**Text segment:**

------------------------------------------------------------

The day after the Christchurch terror attack, I went to visit the Imam Hasan centre, a mosque at Annangrove in my electorate. I told the congregants I knew they were scared and I knew exactly how they felt, because the recent synagogue shootings in the United States had made me feel exactly the same way when I attended my synagogue. I came home and I called Minister Coleman and the Prime Minister and lobbied for increased funding so that people of faith, particularly religious minorities, can attend houses of worship and other places of communal gathering in safety. I'm pleased the government responded with a $55 million increase in the Safer Communities Fund, putting in place long-needed security infrastructure in communal buildings for a range of faiths.
In a recent speech to the Thomas More Society, I noted the rise in discrimination against Christians. The rise in religious discrimination is the reason why the government is preparing a religious discrimination act. Australia is the most successful multicultural country on earth. Our differences are what make us strong and are what make us interesting. Governments can provide laws and funding, but only individual citizens can create that shared space for us to live together in harmony. That is a national project worth pursuing.
Honourable members: Hear, hear!
Can I start by commending the members for Moreton and Bonner for putting forward this motion to the House and also to my colleagues who have spoken here today on both sides, particularly the member for Berowra for sharing his own experiences of religious discrimination, religious hatred.
On the weekend I heard a wonderful saying that was, 'Unity does not start with a million people; it starts with just two,' and in the case today it starts with a handful of us coming together to speak on this motion. This motion deals explicitly with vilification against individuals and groups of religious faith. Just to give some examples of that over the past few years, in my home state of Western Australia in 2010 we had two members of Combat 18 shoot a mosque in Perth. In 2014 a pig's head was left at the door of a Perth mosque. In 2015 another mosque was also vandalised with a pig's head. Later that year, that mosque had 'white power' graffitied on its walls. In 2016 a car exploded outside a Perth mosque with a fire bomb. And in 2018 another Perth mosque was fire-bombed. These kinds of incidents may be far and few between—although they are becoming more and more regular and more and more prevalent—but these kinds of violent incidences begin with rhetoric, they begin with language and they begin with behaviour that normalises everyday acts, everyday acts of vilification and discrimination.

------------------------------------------------------------

[Items from a data source]
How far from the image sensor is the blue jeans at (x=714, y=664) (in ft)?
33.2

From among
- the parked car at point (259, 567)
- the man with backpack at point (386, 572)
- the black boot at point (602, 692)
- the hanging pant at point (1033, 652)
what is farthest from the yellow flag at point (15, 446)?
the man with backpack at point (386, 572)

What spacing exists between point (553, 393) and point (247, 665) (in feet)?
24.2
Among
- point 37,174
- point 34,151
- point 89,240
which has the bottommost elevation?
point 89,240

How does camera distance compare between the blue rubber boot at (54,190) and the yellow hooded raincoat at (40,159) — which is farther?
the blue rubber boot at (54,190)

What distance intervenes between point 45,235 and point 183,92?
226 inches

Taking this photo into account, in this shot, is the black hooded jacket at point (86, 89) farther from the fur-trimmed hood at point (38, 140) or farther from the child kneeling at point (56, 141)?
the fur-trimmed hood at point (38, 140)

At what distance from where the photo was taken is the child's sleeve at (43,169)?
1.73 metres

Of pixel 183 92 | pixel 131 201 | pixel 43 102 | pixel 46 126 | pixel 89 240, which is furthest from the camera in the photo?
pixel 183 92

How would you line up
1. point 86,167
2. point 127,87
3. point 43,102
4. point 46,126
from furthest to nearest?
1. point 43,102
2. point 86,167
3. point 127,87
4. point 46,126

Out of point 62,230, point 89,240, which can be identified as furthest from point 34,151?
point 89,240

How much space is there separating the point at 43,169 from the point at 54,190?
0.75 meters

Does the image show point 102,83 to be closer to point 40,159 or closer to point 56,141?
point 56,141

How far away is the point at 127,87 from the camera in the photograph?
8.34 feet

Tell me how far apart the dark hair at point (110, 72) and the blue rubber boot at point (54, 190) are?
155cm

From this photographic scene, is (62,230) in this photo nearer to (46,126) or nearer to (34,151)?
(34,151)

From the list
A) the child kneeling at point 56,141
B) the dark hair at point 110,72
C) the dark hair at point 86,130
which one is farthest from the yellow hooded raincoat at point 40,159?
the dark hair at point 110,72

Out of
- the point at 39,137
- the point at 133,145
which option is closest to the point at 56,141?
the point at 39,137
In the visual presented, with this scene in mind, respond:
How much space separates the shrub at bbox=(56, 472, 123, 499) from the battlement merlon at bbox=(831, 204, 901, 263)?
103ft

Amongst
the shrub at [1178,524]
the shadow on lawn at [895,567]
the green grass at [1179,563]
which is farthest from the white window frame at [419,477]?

------------------------------------------------------------

**Actions to take:**
• 1. List every year that the religious vilification passage gives for an incident at a Perth mosque.
• 2. From the religious vilification passage, repeat the words starting with "In a recent" and going on through "members: Hear, hear!".
These records were drawn from a separate source.

**Response list:**
• 1. 2010, 2014, 2015, 2016, 2018

• 2.
In a recent speech to the Thomas More Society, I noted the rise in discrimination against Christians. The rise in religious discrimination is the reason why the government is preparing a religious discrimination act. Australia is the most successful multicultural country on earth. Our differences are what make us strong and are what make us interesting. Governments can provide laws and funding, but only individual citizens can create that shared space for us to live together in harmony. That is a national project worth pursuing.
Honourable members: Hear, hear!